Show $\log z_1z_2 \neq \log z_1 + \log z_2$ given $z_1 = i$ and $z_2 = -\sqrt 3 + i$.

Question

Show by evaluating both sides that for $z_1 = i$ and $z_2 = -\sqrt 3 + i$,

$\log z_1z_2 \neq \log z_1 + \log z_2$.

Recall the definition: $$\log z = \log |z| + i\arg z$$

Attempt:

Left side:

$\log z_1z_2 = \log [i (-\sqrt 3 + i)] = \log[ i^2 - \sqrt 3i] = \log |- 1 - \sqrt 3 i| + i\arg(-1 - \sqrt 3i) = \log 2 + i(4\pi/3)$

and right side:

$\log z_1 + \log z_2 = \log i + \log (-\sqrt 3 + i) = {\log|i| + i\arg(i)} + {\log|-\sqrt 3 + i)|} + i\arg(-\sqrt 3 + i) = \log 1 + i (\pi/2) + \log 2 + i(5\pi/6) = \log 2 + i(\pi/2 + 5\pi/6) = \log 2 + i(4\pi/3) $.
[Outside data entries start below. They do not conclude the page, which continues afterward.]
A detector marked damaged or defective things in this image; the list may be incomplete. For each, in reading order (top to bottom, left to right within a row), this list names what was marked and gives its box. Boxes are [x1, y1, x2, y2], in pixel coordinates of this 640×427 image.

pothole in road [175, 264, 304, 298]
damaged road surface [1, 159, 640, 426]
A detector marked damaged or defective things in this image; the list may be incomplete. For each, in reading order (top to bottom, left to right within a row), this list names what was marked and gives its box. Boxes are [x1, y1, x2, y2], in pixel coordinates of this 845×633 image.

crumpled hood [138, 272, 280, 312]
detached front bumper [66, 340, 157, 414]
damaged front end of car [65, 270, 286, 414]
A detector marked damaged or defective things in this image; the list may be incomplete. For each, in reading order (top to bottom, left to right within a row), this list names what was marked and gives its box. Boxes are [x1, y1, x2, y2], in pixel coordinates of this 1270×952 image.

But I get the same answer. Can someone please tell where the error is? Any feedback will really help. Thank you.

Answer 1

The $Arg(z)$ function spits out the principle argument, which is in the range $(-\pi,\pi]$. So your answer to the first one is wrong, it should be $\frac {-2\pi}3 i$ as the imaginary part

Answer 2

The principal-branch Arg is always between $-\pi$ and $\pi$, so $\text{Arg}(-1-i\sqrt{3})$ is not $4\pi/3$.